● **WORK TO COMPLETE**
In the entries below, render the part that opens with the line containing "Δt(171Å) +0/+66/+108 min; automated SDO event catalogue." and closes with the line containing "B4.6 flare: (445, 228)" as a JSON list of strings, one string per line. Include both of those lines and leave out blank lines.

● **DATA SECTION**
>> BEGIN

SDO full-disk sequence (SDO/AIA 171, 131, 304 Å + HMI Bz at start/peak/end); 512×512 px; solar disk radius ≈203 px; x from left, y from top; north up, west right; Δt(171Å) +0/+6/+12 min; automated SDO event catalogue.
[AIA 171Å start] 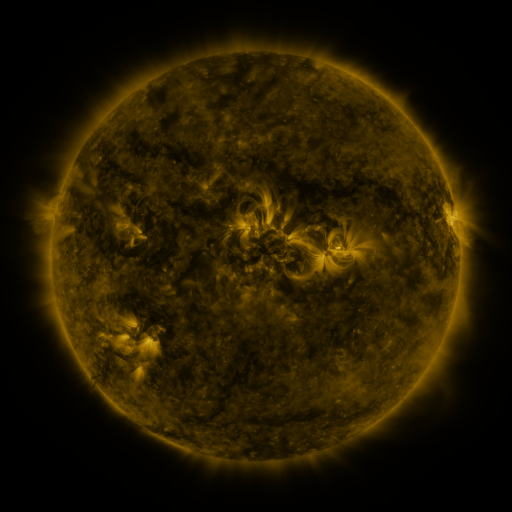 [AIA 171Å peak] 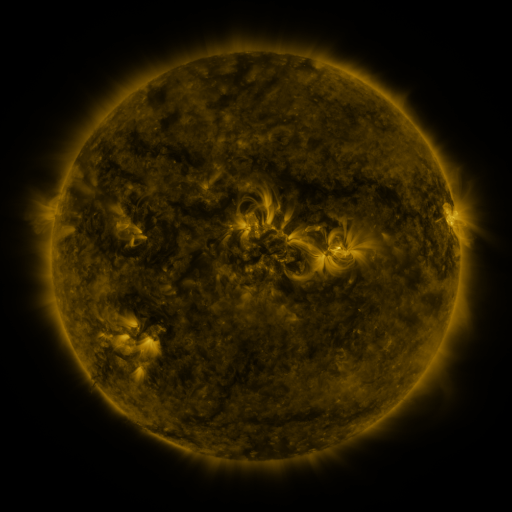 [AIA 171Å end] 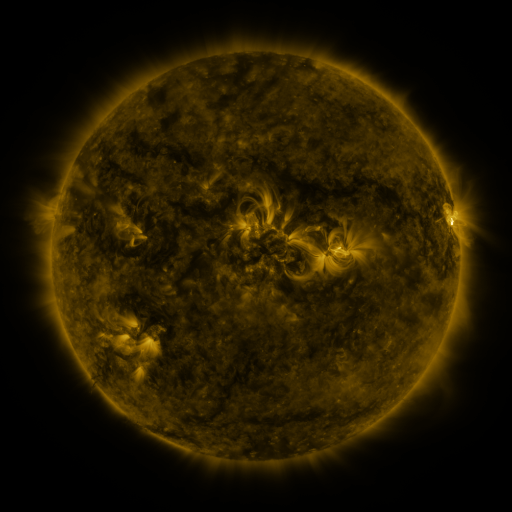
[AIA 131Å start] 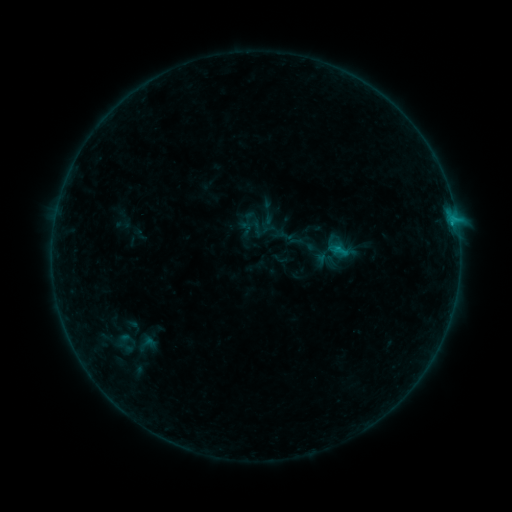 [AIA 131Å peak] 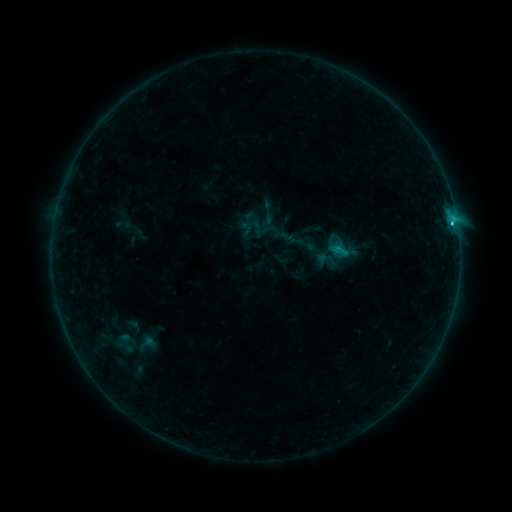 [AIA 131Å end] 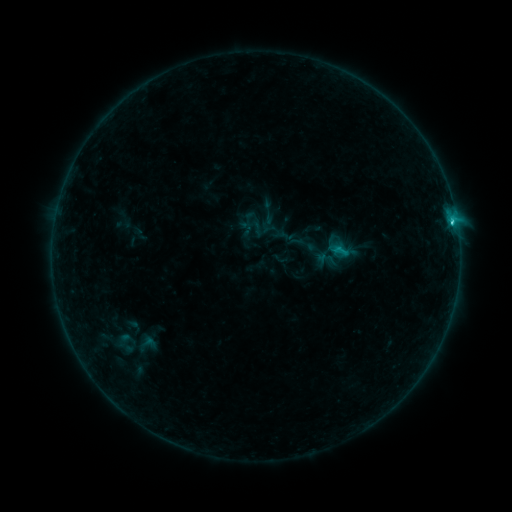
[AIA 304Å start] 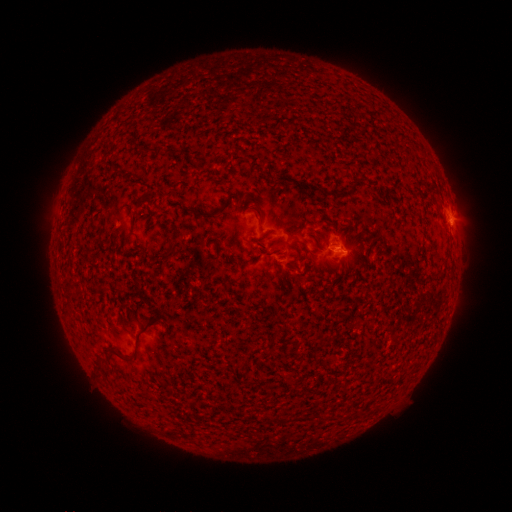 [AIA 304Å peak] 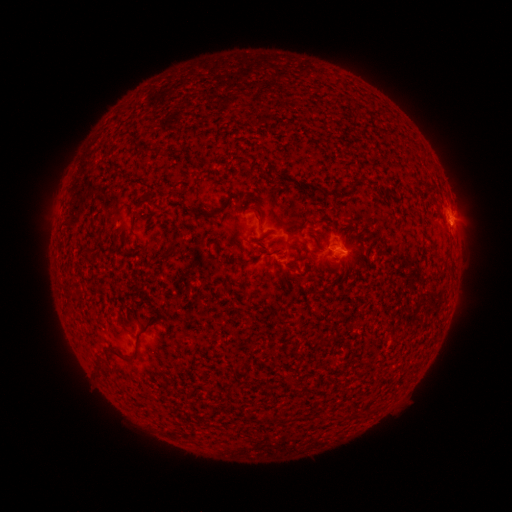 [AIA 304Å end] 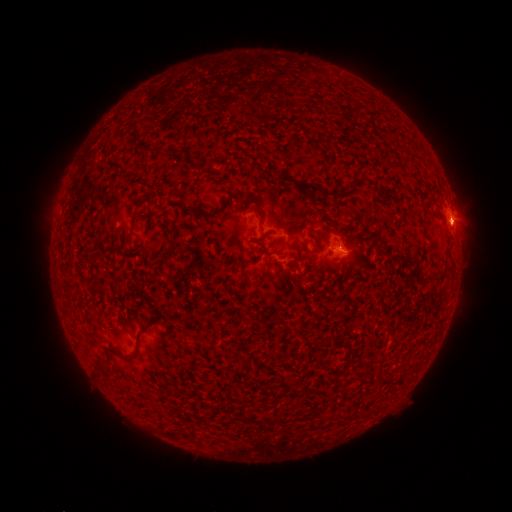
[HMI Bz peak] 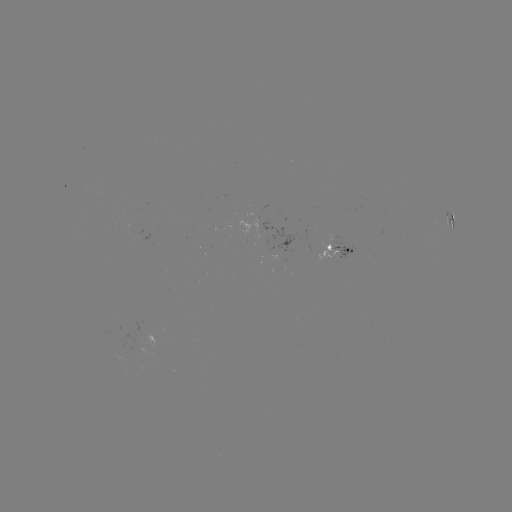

>> END
>> BEGIN

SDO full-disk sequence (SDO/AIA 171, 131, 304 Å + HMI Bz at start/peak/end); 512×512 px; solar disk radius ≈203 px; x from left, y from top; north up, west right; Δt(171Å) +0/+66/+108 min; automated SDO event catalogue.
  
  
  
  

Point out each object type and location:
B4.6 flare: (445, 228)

>> END

● **THE RESPONSE**
[
  "SDO full-disk sequence (SDO/AIA 171, 131, 304 Å + HMI Bz at start/peak/end); 512×512 px; solar disk radius ≈203 px; x from left, y from top; north up, west right; Δt(171Å) +0/+66/+108 min; automated SDO event catalogue.",
  "Point out each object type and location:",
  "B4.6 flare: (445, 228)"
]